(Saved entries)
--- BEGIN ---

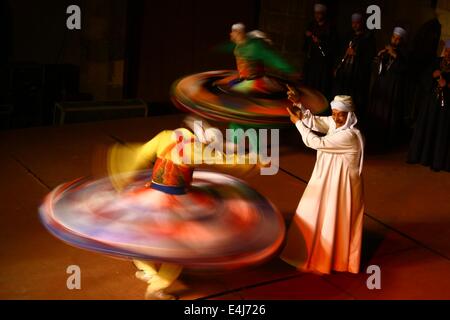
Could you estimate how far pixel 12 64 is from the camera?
29.3 feet

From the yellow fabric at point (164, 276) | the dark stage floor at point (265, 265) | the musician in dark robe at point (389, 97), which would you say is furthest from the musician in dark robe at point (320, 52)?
the yellow fabric at point (164, 276)

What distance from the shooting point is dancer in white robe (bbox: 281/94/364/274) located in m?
4.93

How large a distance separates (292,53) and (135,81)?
8.60 feet

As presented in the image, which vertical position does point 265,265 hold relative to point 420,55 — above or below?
below

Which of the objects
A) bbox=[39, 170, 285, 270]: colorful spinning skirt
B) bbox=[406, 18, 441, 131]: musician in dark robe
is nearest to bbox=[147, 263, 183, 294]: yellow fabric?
bbox=[39, 170, 285, 270]: colorful spinning skirt

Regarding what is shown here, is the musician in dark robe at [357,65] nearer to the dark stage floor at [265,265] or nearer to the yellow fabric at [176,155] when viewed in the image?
the dark stage floor at [265,265]

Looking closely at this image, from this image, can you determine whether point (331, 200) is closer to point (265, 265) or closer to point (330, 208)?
point (330, 208)

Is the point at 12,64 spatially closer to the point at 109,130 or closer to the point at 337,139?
the point at 109,130

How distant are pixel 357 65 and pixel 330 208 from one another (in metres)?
4.49

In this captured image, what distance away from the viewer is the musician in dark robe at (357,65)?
29.6 ft

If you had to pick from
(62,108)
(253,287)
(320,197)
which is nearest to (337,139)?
(320,197)

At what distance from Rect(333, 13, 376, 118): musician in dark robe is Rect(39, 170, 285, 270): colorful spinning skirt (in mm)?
4566

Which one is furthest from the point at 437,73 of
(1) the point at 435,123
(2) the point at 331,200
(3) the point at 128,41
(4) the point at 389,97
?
(3) the point at 128,41

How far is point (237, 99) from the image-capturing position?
7012 mm
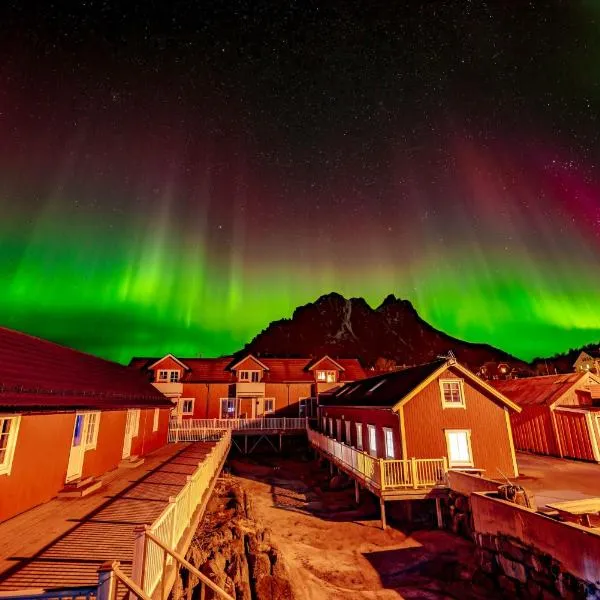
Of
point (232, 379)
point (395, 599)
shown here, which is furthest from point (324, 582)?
point (232, 379)

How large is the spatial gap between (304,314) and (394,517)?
15308 centimetres

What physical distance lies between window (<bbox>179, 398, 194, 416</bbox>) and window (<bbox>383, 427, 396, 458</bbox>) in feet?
81.8

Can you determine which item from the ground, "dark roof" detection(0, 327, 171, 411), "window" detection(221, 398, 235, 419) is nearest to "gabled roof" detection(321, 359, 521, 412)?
the ground

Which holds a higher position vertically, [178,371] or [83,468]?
[178,371]

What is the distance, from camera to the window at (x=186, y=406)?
3938 centimetres

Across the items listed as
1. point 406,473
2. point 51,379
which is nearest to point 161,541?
point 51,379

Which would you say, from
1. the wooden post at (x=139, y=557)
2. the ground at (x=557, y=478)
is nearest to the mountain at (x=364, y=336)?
the ground at (x=557, y=478)

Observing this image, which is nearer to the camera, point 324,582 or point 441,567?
point 324,582

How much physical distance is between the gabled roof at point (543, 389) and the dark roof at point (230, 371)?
1744cm

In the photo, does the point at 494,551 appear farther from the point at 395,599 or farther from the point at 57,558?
→ the point at 57,558

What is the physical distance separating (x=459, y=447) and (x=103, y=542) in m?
17.0

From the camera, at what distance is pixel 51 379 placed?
12.8m

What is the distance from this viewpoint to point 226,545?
41.9 feet

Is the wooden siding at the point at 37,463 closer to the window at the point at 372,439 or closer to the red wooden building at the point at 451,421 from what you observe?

--- END ---

** What this task involves **
Render the records above as a JSON list of strings, one string per line, with blank lines skipped. Leave the pictures out.

** Result of the exercise **
[
  "Could you estimate how far pixel 12 64 is from the camera?",
  "29.3 feet",
  "From the yellow fabric at point (164, 276) | the dark stage floor at point (265, 265) | the musician in dark robe at point (389, 97), which would you say is furthest from the musician in dark robe at point (320, 52)?",
  "the yellow fabric at point (164, 276)",
  "What distance from the shooting point is dancer in white robe (bbox: 281/94/364/274) located in m?",
  "4.93",
  "How large a distance separates (292,53) and (135,81)?",
  "8.60 feet",
  "As presented in the image, which vertical position does point 265,265 hold relative to point 420,55 — above or below?",
  "below",
  "Which of the objects",
  "A) bbox=[39, 170, 285, 270]: colorful spinning skirt",
  "B) bbox=[406, 18, 441, 131]: musician in dark robe",
  "is nearest to bbox=[147, 263, 183, 294]: yellow fabric?",
  "bbox=[39, 170, 285, 270]: colorful spinning skirt",
  "Regarding what is shown here, is the musician in dark robe at [357,65] nearer to the dark stage floor at [265,265] or nearer to the yellow fabric at [176,155] when viewed in the image?",
  "the dark stage floor at [265,265]",
  "Looking closely at this image, from this image, can you determine whether point (331, 200) is closer to point (265, 265) or closer to point (330, 208)?",
  "point (330, 208)",
  "Is the point at 12,64 spatially closer to the point at 109,130 or closer to the point at 337,139?",
  "the point at 109,130",
  "How distant are pixel 357 65 and pixel 330 208 from one another (in metres)?",
  "4.49",
  "In this captured image, what distance away from the viewer is the musician in dark robe at (357,65)?",
  "29.6 ft",
  "If you had to pick from",
  "(62,108)",
  "(253,287)",
  "(320,197)",
  "which is nearest to (337,139)?",
  "(320,197)",
  "At what distance from Rect(333, 13, 376, 118): musician in dark robe is Rect(39, 170, 285, 270): colorful spinning skirt (in mm)?",
  "4566",
  "Which one is furthest from the point at 437,73 of",
  "(1) the point at 435,123",
  "(2) the point at 331,200",
  "(3) the point at 128,41",
  "(4) the point at 389,97",
  "?",
  "(3) the point at 128,41",
  "How far is point (237, 99) from the image-capturing position?",
  "7012 mm",
  "Of",
  "point (232, 379)",
  "point (395, 599)",
  "shown here, which is furthest from point (324, 582)?",
  "point (232, 379)",
  "How large is the spatial gap between (304,314) and (394,517)?",
  "15308 centimetres",
  "What physical distance lies between window (<bbox>179, 398, 194, 416</bbox>) and window (<bbox>383, 427, 396, 458</bbox>) in feet?",
  "81.8",
  "Can you determine which item from the ground, \"dark roof\" detection(0, 327, 171, 411), \"window\" detection(221, 398, 235, 419) is nearest to \"gabled roof\" detection(321, 359, 521, 412)?",
  "the ground",
  "Which holds a higher position vertically, [178,371] or [83,468]?",
  "[178,371]",
  "What is the distance, from camera to the window at (x=186, y=406)?",
  "3938 centimetres",
  "Across the items listed as",
  "1. point 406,473",
  "2. point 51,379",
  "which is nearest to point 161,541?",
  "point 51,379",
  "Which would you say, from",
  "1. the wooden post at (x=139, y=557)",
  "2. the ground at (x=557, y=478)",
  "is nearest to the mountain at (x=364, y=336)?",
  "the ground at (x=557, y=478)",
  "Observing this image, which is nearer to the camera, point 324,582 or point 441,567?",
  "point 324,582",
  "How much physical distance is between the gabled roof at point (543, 389) and the dark roof at point (230, 371)?",
  "1744cm",
  "In the photo, does the point at 494,551 appear farther from the point at 395,599 or farther from the point at 57,558?",
  "→ the point at 57,558",
  "What is the physical distance separating (x=459, y=447) and (x=103, y=542) in m?",
  "17.0",
  "From the camera, at what distance is pixel 51 379 placed?",
  "12.8m",
  "What is the distance from this viewpoint to point 226,545?",
  "41.9 feet",
  "Is the wooden siding at the point at 37,463 closer to the window at the point at 372,439 or closer to the red wooden building at the point at 451,421 from what you observe?"
]